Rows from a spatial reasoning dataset
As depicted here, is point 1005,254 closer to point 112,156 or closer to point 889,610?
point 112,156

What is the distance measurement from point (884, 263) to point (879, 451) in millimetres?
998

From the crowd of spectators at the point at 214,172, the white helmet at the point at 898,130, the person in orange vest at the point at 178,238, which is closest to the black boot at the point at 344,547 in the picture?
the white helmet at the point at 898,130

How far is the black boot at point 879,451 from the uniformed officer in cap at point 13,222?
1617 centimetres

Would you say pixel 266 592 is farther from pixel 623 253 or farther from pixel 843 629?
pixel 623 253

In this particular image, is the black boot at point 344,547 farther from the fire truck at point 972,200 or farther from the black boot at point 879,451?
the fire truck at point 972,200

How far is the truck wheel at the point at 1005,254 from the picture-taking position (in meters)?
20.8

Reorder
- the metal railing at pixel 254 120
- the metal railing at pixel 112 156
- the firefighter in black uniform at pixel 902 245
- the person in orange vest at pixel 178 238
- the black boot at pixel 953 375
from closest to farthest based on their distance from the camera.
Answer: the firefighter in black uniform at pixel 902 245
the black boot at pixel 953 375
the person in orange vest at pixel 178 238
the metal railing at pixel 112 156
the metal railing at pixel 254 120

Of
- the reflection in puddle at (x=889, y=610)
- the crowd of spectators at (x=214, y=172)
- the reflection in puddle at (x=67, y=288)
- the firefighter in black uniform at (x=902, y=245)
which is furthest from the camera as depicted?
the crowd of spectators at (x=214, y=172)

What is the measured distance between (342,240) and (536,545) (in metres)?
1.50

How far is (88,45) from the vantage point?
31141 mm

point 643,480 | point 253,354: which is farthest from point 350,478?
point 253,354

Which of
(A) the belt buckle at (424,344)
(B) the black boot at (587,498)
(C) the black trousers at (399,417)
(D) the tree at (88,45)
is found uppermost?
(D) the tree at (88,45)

What you will do
Reproduce every line of the listing above word for word, with nothing changed.

Exercise response
As depicted here, is point 1005,254 closer to point 112,156 or closer to point 889,610?
point 112,156

What is the distance measurement from point (884, 263) to point (879, 451) in millimetres?
998

From the crowd of spectators at the point at 214,172, the white helmet at the point at 898,130, the person in orange vest at the point at 178,238, which is closest to the black boot at the point at 344,547 in the picture?
the white helmet at the point at 898,130

How far is the black boot at point 879,451 from the uniformed officer in cap at point 13,222?
1617 centimetres

Would you say pixel 266 592 is farther from pixel 623 253 or farther from pixel 843 629?
pixel 623 253

In this particular image, is the black boot at point 344,547 farther from the fire truck at point 972,200 or farther from the black boot at point 879,451?
the fire truck at point 972,200

How far is the truck wheel at the point at 1005,254 from the picture-taking position (in meters)?
20.8

Reorder
- the metal railing at pixel 254 120
- the metal railing at pixel 112 156
- the firefighter in black uniform at pixel 902 245
- the person in orange vest at pixel 178 238
- the black boot at pixel 953 375
from closest to farthest based on their distance from the camera.
Answer: the firefighter in black uniform at pixel 902 245
the black boot at pixel 953 375
the person in orange vest at pixel 178 238
the metal railing at pixel 112 156
the metal railing at pixel 254 120

Of
- the reflection in puddle at (x=889, y=610)
- the crowd of spectators at (x=214, y=172)
- the reflection in puddle at (x=67, y=288)
- the firefighter in black uniform at (x=902, y=245)
which is furthest from the camera as depicted?
the crowd of spectators at (x=214, y=172)

What is the measured distance between (342,240) and (536,545) (in metres)?
1.50

How far is (88,45) from the vantage point?
31141 mm

point 643,480 | point 253,354: which is farthest from point 350,478?
point 253,354

Which of
(A) the belt buckle at (424,344)
(B) the black boot at (587,498)
(C) the black trousers at (399,417)
(D) the tree at (88,45)
is found uppermost?
(D) the tree at (88,45)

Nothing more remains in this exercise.